Work task 1 —
Answer these from the FASTY excerpt, please:
(a) What will provide FASTY's core functionality?
(b) What will serve as the backbone of the linguistic prediction component?
(c) In German, on what words may auto-capitalisation occur?
Work task 2 — Reproduce the passage of the FASTY excerpt from "automatically inserting a" to "whitespace is alleviated." word for word.

Excerpt —
##########
The FASTY Language Component

Overall Specification

FASTY's core functionality will be provided by a statistic language model based on n-grams. These statistics will be collected not only from standard corpora, but also from texts generated by disabled users in various communication scenarios. In addition, the use of topic specific lexica and word statistics will have to be considered. It is a well known fact, that word probability is not independent of context. Word n-grams yield only a rough approximation of this variation, there are also lexico-semantic and topic- specific factors influencing word distribution. So-called 'recency' adjustment is a special case of this phenomenon. Different approaches, such as collocation analysis or trigger pair identification will be explored to collect statistics that may help in finding the most probable predictions. The use of these statistics and their integration in a prediction system is another innovative aspect of the FASTY system.

The variety of languages to be supported and methods to be integrated into the FASTY system demands a modular architecture. The combination and integration of prediction components needs to be handled in a very flexible way, for a variety of reasons:

Different languages may put different emphasis on different modules, so it must be possible to arrange these modules in a different way.
The effects of the different prediction methods are not yet known precisely, experimental adjustments as well as parameter tuning have to be possible.
Different application scenarios (varying from text writing up to spontaneous dialogs) may require different combination and weighting of components.
Adaptation to users with different degrees and types of disabilities will also be required.

Thus the backbone of the linguistic prediction component of the FASTY system will be a controller that is flexibly driving the different prediction modules and combining their results. Thus it will be easy to optimise the overall prediction behaviour and also adaptation of FASTY to another language without modifying the whole system will be made possible.

Methods used in existing prediction systems

When one considers methods for saving keystrokes in text typing, one has to differentiate between keystroke-saving methods in the UI and methods involving linguistic or statistical prediction of words, word sequences and phrases. Here we will put our emphasis on the latter. However, for the sake of completeness a short listing of methods belonging to the User Interface side will be given.

automatically inserting a space after every predicted word accepted by the user. This method compensates for the extra keystroke needed for selecting the prediction.
automatically removing preceding whitespace immediately before punctuation characters (and inserting the appropriate amount of spaces afterwards). This method complements the previous one, as the need for the user to backspace the automatically inserted whitespace is alleviated.
auto-capitalisation. This method in fact also needs at least some linguistic knowledge, it is listed here just because of the requirement to be able to change characters the user already has typed. Auto-capitalisation may occur after sentence ending periods, on words recognised as proper names or (in some languages, e.g. German) on nouns in general.

String-based statistical methods

All systems on the market that we are aware of use some kind of frequency statistics on words and (sometimes) word combinations. Given a prefix of a word, with a frequency annotated lexicon the most probable continuation(s) of that word can be retrieved easily. Sometimes, not only word-based frequency counts are maintained (1-grams), but also bigrams and even trigrams are used for enhancing prediction accuracy. N-gram language models are widely used in speech recognition systems, and their benefits are also exploited in some predictive typing systems. The key observation behind this kind of models is, that the probability of a word occurring in the text depends on the context.
##########
Supplied information —
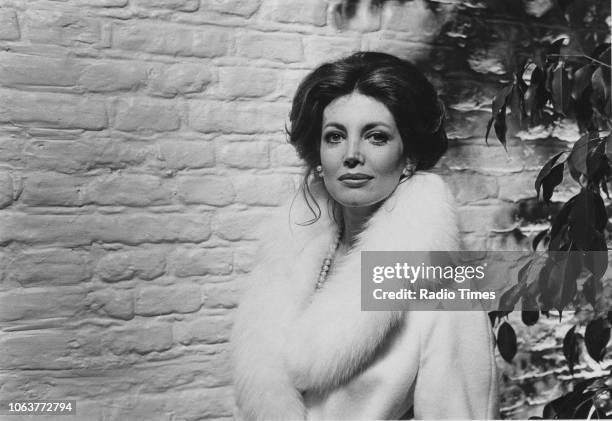 Portrait of actress Gayle Hunnicutt wearing a fur trimmed coat and standing in front of a brick wall, March 1974.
##########
Expected answer 1 —
(a) A statistic language model based on n-grams.
(b) A controller that flexibly drives the different prediction modules and combines their results.
(c) On nouns in general.

Expected answer 2 —
automatically inserting a space after every predicted word accepted by the user. This method compensates for the extra keystroke needed for selecting the prediction.
automatically removing preceding whitespace immediately before punctuation characters (and inserting the appropriate amount of spaces afterwards). This method complements the previous one, as the need for the user to backspace the automatically inserted whitespace is alleviated.